ADLS Query Acceleration

May 08, 2020

ADLS Query Acceleration

ADLS:

Azure Datalake Store , as we all know is an enterprise scale big data lake store which make it easy for developers, data scientists, and analysts to store data of any size, shape, and speed, and do all types of processing and analytics across platforms and languages.

Query Acceleration:

Recently announced by the ADLS team is an exciting feature to run ANSI style SQL queries against blobs stored in ADLS from java and .net code currently. Until now developer has to either download the large data locally to perfrom quick data exploration or to mount it with a SQL layer such as synapse/Databricks to query the data. But with Query acceleration the cost of additional data processing layer is saved.

Here is the high level flow of Query acceleration from client app
How a typical application uses Query Acceleration to process data:

How a typical application uses Query Acceleration to process data:

The client application requests file data by specifying predicates and column projections.
Query Acceleration parses the specified query and distributes work to parse and filter data.
Processors read the data from the disk, parses the data by using the appropriate format, and then filters data by applying the specified predicates and column projections.
Query Acceleration combines the response shards to stream back to client application.
The client application receives and parses the streamed response.

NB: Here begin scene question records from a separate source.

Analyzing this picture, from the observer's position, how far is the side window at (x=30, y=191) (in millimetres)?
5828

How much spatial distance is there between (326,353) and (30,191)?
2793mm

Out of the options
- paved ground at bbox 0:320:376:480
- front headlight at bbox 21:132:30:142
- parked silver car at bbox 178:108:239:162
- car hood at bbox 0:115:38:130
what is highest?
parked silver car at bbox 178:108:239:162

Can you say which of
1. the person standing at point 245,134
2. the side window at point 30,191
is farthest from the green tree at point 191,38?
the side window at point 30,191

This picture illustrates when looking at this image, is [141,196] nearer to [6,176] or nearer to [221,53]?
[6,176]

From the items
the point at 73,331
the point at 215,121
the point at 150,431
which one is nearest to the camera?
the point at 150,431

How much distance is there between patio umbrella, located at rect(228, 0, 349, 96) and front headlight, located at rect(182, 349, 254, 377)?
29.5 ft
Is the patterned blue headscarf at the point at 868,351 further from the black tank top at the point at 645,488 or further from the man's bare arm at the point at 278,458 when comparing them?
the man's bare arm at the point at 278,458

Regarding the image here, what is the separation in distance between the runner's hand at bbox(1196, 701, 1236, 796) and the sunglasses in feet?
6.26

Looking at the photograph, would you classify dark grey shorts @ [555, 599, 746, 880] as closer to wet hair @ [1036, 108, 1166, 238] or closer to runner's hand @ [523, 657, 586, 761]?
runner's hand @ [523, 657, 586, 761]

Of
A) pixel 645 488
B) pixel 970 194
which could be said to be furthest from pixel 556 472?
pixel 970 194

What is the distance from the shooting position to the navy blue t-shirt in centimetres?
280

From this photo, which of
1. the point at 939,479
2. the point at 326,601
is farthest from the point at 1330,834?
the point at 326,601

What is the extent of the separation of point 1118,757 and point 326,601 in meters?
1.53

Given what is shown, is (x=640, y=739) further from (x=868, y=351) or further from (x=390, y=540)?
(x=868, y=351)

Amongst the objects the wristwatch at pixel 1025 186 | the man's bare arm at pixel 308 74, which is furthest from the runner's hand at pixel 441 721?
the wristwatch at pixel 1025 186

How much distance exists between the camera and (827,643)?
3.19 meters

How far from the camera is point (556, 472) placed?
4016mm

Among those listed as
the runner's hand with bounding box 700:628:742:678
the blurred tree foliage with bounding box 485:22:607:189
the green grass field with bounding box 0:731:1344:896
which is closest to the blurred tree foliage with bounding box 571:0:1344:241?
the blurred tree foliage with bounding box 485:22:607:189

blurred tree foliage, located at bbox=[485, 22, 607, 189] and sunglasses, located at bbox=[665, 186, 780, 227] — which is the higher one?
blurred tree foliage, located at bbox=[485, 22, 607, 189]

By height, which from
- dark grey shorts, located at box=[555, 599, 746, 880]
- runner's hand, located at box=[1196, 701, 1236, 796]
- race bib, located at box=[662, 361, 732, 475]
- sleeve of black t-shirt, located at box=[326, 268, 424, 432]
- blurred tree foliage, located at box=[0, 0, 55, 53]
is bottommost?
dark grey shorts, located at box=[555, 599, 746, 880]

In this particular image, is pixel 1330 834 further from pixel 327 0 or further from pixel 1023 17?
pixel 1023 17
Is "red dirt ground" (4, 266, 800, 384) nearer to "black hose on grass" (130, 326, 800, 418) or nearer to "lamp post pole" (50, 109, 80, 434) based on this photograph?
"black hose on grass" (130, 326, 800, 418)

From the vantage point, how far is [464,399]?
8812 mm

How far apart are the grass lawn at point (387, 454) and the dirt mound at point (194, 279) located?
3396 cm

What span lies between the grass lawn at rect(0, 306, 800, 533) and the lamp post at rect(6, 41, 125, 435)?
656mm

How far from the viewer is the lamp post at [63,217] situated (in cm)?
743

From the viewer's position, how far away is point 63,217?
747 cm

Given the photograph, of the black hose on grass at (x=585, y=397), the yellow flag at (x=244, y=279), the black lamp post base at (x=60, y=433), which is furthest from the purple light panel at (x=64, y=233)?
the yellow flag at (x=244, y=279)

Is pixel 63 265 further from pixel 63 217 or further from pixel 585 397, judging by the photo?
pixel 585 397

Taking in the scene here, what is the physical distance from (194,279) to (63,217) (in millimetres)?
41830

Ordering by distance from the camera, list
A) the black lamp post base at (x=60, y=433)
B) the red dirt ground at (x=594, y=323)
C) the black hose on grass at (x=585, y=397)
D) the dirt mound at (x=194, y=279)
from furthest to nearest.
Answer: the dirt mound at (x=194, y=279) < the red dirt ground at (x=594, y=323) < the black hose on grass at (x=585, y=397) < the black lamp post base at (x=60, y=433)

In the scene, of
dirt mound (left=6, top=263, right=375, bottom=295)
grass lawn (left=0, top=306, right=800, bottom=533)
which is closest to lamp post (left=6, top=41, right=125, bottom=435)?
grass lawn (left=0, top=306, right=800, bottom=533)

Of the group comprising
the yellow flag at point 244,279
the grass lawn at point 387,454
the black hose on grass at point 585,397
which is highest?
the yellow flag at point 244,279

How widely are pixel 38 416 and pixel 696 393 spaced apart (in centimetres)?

The application doesn't need to filter any additional data and can apply the desired calculation or transformation directly.

This feature is currently in public preview in Canada Central and France Central regions with csv and json files support using .NET and Java currently with more file types and languages support in the pipeline . Enroll here for a public preview

I have personally tried this on a sample airbnb data for amsterdam rentals. Data of size ~300MB and its awesome. Though it doesnt currently support wide level aggregate functions such as group by , but it comes with decent count,avg,min,max etc.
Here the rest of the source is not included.